▶ Challenge: Copy the entries below verbatim, beginning with the line that contains "In the image at" and continuing through the final line of the entries, with both of those lines included.

:: Records shown

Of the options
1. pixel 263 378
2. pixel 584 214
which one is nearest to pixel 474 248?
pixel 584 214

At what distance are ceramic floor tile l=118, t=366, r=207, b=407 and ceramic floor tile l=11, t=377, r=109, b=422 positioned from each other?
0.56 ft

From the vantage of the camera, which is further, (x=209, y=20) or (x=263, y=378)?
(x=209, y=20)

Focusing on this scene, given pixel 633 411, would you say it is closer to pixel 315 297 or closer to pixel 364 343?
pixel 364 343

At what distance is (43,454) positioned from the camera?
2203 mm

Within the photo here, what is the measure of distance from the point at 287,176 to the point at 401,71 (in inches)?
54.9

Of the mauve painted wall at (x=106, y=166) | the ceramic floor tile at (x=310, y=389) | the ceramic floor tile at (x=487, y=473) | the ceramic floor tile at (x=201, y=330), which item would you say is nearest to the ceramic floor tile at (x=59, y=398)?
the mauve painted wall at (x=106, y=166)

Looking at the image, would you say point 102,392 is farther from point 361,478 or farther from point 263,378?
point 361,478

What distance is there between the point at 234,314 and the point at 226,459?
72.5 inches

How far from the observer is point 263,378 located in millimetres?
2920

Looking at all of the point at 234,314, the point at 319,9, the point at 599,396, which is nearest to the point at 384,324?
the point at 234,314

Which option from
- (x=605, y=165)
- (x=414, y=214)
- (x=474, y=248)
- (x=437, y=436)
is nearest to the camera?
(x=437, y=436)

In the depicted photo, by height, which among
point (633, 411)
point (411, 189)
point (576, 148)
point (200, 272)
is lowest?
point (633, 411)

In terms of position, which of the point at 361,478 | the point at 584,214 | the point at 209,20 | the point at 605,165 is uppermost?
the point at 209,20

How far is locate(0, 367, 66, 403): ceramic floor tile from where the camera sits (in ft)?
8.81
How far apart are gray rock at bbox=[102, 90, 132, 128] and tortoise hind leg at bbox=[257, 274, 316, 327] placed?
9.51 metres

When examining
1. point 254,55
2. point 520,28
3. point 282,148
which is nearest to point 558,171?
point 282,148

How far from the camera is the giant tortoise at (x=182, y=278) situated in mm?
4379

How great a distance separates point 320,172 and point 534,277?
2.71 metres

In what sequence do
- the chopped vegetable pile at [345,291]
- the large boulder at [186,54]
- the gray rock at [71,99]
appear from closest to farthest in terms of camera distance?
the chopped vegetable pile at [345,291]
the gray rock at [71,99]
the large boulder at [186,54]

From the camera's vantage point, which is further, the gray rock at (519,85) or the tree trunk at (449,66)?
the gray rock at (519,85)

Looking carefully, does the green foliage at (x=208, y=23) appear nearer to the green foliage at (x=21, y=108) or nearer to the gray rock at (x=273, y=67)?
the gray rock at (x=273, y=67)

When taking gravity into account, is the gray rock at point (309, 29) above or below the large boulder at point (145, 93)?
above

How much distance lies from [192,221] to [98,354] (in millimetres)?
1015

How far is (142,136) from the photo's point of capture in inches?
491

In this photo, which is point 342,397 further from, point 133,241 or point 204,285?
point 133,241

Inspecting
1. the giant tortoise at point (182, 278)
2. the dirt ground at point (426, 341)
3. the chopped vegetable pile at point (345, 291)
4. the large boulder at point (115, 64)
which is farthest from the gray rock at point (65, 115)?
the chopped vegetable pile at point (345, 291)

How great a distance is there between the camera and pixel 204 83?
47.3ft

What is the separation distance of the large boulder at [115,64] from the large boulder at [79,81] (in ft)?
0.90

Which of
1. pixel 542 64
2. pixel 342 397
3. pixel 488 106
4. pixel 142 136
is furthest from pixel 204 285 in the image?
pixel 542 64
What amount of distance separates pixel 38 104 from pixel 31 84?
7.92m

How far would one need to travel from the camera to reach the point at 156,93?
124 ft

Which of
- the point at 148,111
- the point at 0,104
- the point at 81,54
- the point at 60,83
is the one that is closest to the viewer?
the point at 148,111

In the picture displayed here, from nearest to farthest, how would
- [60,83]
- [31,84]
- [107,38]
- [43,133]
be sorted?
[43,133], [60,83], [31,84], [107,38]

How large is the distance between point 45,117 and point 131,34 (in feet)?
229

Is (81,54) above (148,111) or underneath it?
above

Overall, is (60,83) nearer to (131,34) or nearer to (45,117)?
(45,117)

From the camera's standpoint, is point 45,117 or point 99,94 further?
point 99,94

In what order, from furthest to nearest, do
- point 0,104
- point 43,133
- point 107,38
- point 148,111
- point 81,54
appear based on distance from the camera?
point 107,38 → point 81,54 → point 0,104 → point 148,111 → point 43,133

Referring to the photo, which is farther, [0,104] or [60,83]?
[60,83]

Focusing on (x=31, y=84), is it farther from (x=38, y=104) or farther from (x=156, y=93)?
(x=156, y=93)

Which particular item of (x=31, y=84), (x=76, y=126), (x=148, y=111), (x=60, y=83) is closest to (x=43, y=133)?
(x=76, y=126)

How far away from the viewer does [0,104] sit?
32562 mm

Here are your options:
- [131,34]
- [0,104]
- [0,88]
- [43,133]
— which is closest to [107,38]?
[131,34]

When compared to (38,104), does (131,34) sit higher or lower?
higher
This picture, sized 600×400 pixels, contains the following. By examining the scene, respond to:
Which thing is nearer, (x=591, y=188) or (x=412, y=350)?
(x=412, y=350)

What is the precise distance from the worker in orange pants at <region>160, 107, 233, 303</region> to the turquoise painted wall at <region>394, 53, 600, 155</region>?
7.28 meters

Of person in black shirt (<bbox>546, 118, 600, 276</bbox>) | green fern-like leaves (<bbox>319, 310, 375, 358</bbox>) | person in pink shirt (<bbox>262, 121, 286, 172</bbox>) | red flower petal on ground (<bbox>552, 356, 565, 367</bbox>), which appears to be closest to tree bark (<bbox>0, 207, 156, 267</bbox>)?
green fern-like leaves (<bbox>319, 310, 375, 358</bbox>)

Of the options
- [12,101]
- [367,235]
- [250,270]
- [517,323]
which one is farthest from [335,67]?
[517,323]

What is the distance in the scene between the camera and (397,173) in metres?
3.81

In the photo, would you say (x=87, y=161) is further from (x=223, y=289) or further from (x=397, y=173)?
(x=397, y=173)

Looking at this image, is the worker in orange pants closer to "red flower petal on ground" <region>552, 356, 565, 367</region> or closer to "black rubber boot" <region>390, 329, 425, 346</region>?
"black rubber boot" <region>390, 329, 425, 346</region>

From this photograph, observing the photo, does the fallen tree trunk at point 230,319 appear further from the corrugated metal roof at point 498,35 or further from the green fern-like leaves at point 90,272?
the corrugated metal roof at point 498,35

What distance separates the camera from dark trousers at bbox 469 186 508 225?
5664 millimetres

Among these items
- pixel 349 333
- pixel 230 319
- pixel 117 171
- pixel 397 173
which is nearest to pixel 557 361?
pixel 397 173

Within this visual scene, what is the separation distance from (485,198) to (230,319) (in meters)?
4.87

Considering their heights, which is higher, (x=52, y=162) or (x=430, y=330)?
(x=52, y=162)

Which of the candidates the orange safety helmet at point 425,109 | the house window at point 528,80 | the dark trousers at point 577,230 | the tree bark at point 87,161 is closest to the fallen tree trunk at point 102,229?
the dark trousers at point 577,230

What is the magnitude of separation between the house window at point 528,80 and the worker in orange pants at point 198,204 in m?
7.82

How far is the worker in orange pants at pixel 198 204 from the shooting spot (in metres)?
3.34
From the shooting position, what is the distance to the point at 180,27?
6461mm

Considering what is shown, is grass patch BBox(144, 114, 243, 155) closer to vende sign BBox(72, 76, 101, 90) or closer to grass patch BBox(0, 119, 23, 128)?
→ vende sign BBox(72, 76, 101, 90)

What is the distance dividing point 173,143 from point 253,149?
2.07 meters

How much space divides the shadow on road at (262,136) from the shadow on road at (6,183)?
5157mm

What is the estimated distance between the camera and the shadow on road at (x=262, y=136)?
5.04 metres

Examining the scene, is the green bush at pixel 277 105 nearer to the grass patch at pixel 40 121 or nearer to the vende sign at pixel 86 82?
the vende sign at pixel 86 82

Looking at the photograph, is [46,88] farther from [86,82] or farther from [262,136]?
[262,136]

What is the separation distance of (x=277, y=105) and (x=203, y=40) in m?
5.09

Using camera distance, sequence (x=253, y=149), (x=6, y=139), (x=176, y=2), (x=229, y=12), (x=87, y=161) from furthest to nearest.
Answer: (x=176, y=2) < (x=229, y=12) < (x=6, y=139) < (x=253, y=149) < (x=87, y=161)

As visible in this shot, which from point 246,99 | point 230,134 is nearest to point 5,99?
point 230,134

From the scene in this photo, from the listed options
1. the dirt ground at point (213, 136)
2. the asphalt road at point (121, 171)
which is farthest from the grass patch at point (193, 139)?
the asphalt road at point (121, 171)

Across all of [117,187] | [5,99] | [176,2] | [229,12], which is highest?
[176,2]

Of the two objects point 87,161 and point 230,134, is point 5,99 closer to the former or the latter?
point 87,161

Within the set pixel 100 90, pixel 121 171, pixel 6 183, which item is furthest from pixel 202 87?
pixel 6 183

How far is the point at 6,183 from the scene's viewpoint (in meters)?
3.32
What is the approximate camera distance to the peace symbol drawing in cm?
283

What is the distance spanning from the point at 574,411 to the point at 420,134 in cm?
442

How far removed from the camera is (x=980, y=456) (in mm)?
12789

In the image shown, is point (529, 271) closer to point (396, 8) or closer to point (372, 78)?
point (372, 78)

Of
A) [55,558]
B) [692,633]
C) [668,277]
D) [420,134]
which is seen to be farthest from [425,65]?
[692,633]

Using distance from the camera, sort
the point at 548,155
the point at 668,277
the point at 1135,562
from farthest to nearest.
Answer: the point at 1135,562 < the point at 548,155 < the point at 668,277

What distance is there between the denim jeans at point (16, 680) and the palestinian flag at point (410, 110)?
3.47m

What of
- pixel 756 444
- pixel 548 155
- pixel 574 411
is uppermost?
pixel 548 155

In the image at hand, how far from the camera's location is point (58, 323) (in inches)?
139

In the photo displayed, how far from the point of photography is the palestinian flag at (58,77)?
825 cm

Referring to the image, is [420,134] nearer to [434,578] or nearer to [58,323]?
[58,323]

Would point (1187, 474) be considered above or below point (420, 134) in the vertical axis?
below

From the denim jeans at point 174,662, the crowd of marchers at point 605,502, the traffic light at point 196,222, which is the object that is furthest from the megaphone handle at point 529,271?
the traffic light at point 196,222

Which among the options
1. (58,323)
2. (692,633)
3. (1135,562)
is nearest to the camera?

::::

▶ Solution:
In the image at hand, how far from the camera's location is point (58, 323) (in inches)?
139

In the photo displayed, how far from the point of photography is the palestinian flag at (58,77)?
825 cm

Referring to the image, is [420,134] nearer to [434,578] or nearer to [58,323]?
[58,323]

Would point (1187, 474) be considered above or below point (420, 134) in the vertical axis?
below

From the denim jeans at point 174,662, the crowd of marchers at point 605,502, the traffic light at point 196,222, which is the object that is furthest from the megaphone handle at point 529,271?
the traffic light at point 196,222

Which among the options
1. (58,323)
2. (692,633)
3. (1135,562)
is nearest to the camera?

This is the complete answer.